Когда же мы снова услышали шум дождя и, обменявшись взглядом, узнали друг друга, в глазах наших была только горечь и печаль. И все же после долгого молчания София мне улыбнулась. Кому же, как не ей, принадлежало право ободрить нас обоих.
— А урок? У нас сегодня не будет урока?
Мы читали четвертую песнь «Энеиды». София открыла книгу.
Anna soror, quae me suspensam insomnia terrent!
Quis novus bic nostris successit sedibus hospes!
И перевела серьезно, просто убив меня серьезностью:
Моя любимая Анна, какие призраки нас пожирают!
Какой же убийца тот, кто вошел в наш дом!

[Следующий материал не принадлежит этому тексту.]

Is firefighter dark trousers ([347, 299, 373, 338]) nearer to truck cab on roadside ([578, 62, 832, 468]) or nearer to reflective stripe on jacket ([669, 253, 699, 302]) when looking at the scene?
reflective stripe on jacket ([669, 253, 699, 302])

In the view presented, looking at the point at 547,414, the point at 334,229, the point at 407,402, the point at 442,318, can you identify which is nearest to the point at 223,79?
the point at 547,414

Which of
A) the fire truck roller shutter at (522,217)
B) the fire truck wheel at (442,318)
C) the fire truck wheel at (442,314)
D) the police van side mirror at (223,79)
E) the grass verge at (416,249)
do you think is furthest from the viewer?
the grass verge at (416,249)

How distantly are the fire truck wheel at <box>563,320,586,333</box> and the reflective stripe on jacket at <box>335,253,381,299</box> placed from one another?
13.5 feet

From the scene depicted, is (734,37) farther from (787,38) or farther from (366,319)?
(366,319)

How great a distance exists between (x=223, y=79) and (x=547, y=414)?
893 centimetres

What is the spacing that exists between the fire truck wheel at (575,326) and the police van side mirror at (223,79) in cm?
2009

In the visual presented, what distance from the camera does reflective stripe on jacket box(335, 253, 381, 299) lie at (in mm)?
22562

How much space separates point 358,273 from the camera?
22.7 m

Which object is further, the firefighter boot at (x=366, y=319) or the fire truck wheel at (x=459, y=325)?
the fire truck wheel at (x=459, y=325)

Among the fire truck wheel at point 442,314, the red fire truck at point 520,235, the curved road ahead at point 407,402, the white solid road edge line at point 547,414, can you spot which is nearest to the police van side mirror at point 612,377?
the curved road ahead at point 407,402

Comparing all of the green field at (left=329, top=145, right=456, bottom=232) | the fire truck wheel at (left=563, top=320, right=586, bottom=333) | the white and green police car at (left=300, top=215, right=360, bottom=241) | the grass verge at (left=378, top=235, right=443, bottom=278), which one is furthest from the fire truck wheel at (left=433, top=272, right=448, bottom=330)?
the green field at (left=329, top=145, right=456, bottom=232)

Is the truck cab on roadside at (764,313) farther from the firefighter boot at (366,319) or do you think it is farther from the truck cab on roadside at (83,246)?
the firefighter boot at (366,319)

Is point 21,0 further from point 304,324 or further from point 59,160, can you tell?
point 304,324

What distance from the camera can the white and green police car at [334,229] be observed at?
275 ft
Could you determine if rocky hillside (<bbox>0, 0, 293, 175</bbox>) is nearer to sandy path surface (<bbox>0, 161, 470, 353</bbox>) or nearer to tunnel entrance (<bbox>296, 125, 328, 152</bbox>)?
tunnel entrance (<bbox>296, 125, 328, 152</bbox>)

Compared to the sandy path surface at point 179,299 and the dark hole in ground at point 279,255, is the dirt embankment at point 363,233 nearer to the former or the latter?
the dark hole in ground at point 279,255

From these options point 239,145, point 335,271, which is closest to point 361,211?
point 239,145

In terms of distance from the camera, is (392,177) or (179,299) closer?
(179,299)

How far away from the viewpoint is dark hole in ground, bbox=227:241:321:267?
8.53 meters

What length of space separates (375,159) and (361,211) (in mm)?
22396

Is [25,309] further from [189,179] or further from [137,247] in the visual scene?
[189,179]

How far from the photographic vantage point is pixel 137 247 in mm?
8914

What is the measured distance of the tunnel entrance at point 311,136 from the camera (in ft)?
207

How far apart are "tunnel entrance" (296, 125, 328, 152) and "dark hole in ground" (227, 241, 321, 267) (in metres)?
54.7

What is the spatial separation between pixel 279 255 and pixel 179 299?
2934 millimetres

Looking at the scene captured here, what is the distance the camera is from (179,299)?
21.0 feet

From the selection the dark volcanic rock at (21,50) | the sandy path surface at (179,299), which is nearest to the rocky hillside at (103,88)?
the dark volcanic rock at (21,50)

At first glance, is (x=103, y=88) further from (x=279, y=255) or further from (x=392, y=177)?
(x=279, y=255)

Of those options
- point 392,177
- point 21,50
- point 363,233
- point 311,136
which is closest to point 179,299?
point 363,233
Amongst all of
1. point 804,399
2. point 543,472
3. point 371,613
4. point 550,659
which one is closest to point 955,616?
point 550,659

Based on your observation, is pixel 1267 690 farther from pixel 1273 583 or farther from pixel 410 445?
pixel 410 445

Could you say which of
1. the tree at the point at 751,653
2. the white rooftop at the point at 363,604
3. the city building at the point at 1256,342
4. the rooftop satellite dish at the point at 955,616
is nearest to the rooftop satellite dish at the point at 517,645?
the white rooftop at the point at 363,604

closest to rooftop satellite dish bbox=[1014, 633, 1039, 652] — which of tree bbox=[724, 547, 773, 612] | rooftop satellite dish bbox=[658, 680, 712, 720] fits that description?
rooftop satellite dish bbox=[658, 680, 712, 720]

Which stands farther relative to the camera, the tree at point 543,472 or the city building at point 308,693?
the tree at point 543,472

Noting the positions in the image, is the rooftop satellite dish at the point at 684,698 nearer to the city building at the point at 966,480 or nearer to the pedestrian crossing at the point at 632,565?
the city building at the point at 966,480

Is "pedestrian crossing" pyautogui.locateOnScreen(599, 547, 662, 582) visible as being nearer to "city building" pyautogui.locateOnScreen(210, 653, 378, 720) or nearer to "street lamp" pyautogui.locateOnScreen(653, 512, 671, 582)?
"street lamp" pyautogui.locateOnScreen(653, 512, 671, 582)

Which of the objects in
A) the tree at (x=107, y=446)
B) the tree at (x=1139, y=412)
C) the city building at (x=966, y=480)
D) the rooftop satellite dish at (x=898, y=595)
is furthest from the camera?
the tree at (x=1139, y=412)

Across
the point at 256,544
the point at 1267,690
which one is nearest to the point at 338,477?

Тут она помолчала и, улыбнувшись еще раз, тихо, почти преданно поцеловала меня в глаза.
— Мой дорогой убийца…
— Но ведь hospes не значит…
— Мой милый убийца…
Когда я вышел на улицу, дождя уже не было, но начинало смеркаться. В волнении я пошел куда глаза глядят. Руки мои еще ощущали волну горячей крови, а по всему телу разливался поток первозданной плазмы, в котором усталость, тревога и неосознанная умиротворенность возвещали о полном забвении и полном выздоровлении. Все еще ныли зубы, ногти, суставы. Тысячелетняя ярость подвигла меня на исступление, как на отчаянный поступок. И теперь утихающая дрожь уже не имела ничего общего с гармонией мироздания, а скорее походила на сиротливый плач осужденного. И я, надеясь уйти от самого себя, быстро шел по улицам города. В отсыревших белых стенах, в залитых дождем садах и внутренних двориках, которые я смутно видел сквозь приоткрытые двери и зарешеченные окна, в уныло бредущих мне навстречу людях, в клубящемся мглистом небе, в липком, уже холодном поту моего тела — во всем чувствовалась усталость, расслабляющая, смежающая глаза и наводящая на тоскливые размышления о наших отданных во власть ветру пустынных дорогах. Я выхожу на кольцевое шоссе, иду вдоль крепостной стены, обнажившей в яростном стремлении к небу свои зубцы. В этой ярости что-то есть общее с моей, еще смутной… Может, все, о чем я мечтаю, напрасно. Уж не ты ли, старый Фауст, — гений моих дней? И это сейчас, в юности, когда все впереди… Я молод, и я знаю. «А разве жизнь не знает об этом?» — спрашиваю я себя, когда прохожу под коронующими меня большими арками акведука. Ноги вязнут в грязи, по грунтовой дороге с грохотом едут машины, в лужах играют дети. С вершины холма, куда я наконец добираюсь, я какое-то время смотрю назад, на опустошенную равнину. Политые дождем земли дымятся. Пелена тумана застилает горизонт, настораживает мир перед угрозой ночи. И только где-то около Эвора-Монте, точно факел, высоко поднятый над умершими полями, светит солнце, пробившееся сквозь рваные облака. Я облокачиваюсь на опоясывающую площадь решетку и, покуривая, погружаюсь в раздумье. Как только в домах загораются огни, приходит вечер.